Latency, reliability, and the boring guarantees
An integration that lawyers will rely on has to behave like infrastructure, not a demo. We cache where it is safe to, fail closed rather than open when a system is unreachable, and surface a clear message instead of a wrong answer when a retrieval returns nothing. Connectors are monitored, versioned, and rolled back cleanly if a vendor ships a breaking change.
None of this is glamorous, and all of it is the difference between a connector that becomes part of the day and one that gets quietly abandoned the first time it returns a stale clause at the wrong moment. We treat the integration layer as a product with an owner and an on-call expectation, not a one-off script, which is the same standard we hold the platform we operate in-house to.

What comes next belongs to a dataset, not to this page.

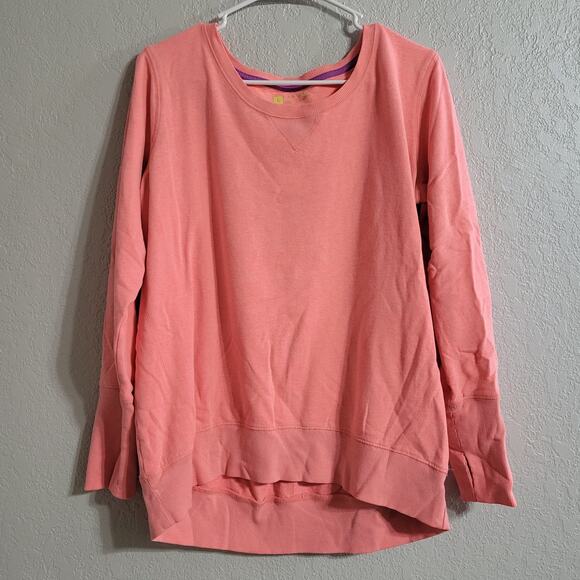 Xersion Relaxed Fit Women's Large Sweatshirt - Picture 1 of 5
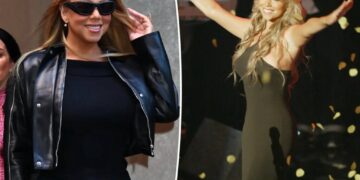 Mariah Carey has surprising reaction to Rock & Roll Hall of Fame snub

Build, and then keep it alive
An integration that rots is an integration that gets switched off. We build custom MCP servers for the systems you run, connect to vendor MCP endpoints where they exist, and then own the maintenance, monitoring and updating connectors as vendors change their APIs. If a system has no usable API, we will say so and find a safe path rather than ship something brittle. This integration layer is what makes a Claude deployment stick.